Artifacts: graphs, flamegraphs, profiles, JSON reports (k6/jtl).
Versioning of data and scripts, PR-review of perf scripts.
iGaming/fintech specific
Tournaments/matches: spike + plateau; TLS/DNS/CDN warming up, increased pool limits, gray routes for bots.
Payments/PSP: sandbox limits, idempotency, strict timeouts; checking degrade-mode (directory cache, queues).
Jackpots/events: atomicity and consistency, no takes, load on RNGs/leadboards.
Anti-fraud/AML: load on rules/ML scoring, backpressure, event deduplication.
Regulatory: logging metrics and versions at peaks, reports for audit.
Launch checklist
- Fixed SLO/SLI and red lines (error/latency/saturation).
- Load scenarios and profiles are approved (open/closed, spike/soak/stress).
- Data realistic, PII masked, integrations sandbox/mock.
- Observability ready: metrics/trails/logs, release tags.
- System configs (ulimit/sysctl/pools) are documented.
- Auto-scale/cache warm-up plan and rollback criteria.
- Threshold alerts and on-call plan.
- Reporting template (charts, conclusions, actions) is prepared.
Common errors
The closed-model test produces a "green" result, and the product drops (you cannot ignore the open-model).
Unrepresentative data (one currency/one provider) → false conclusions.
Zero preparation: cold caches/TLS/connections → excessive latency at the start.
Retrai without limits → storm and cascade falls.

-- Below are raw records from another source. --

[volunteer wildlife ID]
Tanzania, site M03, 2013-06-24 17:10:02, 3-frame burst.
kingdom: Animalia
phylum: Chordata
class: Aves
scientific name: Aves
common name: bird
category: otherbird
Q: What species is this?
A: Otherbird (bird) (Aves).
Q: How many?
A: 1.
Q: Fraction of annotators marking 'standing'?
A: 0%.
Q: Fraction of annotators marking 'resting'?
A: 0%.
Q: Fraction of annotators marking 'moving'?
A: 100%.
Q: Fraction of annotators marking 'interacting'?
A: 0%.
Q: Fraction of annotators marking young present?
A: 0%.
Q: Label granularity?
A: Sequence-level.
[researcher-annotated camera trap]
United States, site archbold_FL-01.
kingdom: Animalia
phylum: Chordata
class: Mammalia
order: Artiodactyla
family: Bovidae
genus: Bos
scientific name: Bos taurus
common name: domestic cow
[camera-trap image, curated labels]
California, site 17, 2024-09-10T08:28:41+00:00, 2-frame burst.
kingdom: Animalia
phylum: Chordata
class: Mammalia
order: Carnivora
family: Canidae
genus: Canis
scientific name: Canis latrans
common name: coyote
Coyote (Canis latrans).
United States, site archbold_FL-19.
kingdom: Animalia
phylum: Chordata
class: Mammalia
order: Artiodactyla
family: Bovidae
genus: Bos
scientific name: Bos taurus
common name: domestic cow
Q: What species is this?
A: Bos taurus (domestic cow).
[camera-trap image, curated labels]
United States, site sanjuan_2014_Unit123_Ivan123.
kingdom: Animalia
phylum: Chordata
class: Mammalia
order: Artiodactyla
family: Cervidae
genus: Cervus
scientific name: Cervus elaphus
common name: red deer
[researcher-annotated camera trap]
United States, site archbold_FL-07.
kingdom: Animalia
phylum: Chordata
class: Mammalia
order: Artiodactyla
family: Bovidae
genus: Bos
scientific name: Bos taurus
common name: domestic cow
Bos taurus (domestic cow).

The same profiles for all services → skipping real "hot spots."
The absence of soak runs → memory leaks and drift are not visible.
Opaque results: no traces/flamegraphs → unable to locate bottleneck.
Mini playbooks
Defining a breakpoint
1. Steps of 10-20% of the load every 5-10 minutes. 2) Fix the moment where p95 rises sharply and errors> SLO. 3) Remove CPU/DB/cache profiles. 4) Optimization plan and repeat.
Reining in retray storms
1. Restrict retry-budget and enable backoff + jitter. 2) Enter request-collapsing/SWR. 3) Allow "degrad mode" (limited functionality). 4) Double-check idempotency.
Peak event (tournament) - pre-plan
1. Warm up CDN/DNS/TLS/pools. 2) Increase target HPA, prepare reserve. 3) Separate rate limits for bots. 4) Peak-mode dashboards, on-call communication bridge.
Soak-night
1. 8-12 hours of stable load. 2) Monitor heap/FD/conn/GC-pauses. 3) Check the p95 delta and hit-ratio. 4) Fix leaks and drift.
Result
Load testing is an engineering decision-making process, not a "race for RPS." Model real profiles (especially the open model), capture SLOs, take metrics and traces, look for the performance knee, and count the cost of performance. Automate runs, keep anti-storm retreats and plan peak events - this way the platform will be predictable and stable in the most stressful moments.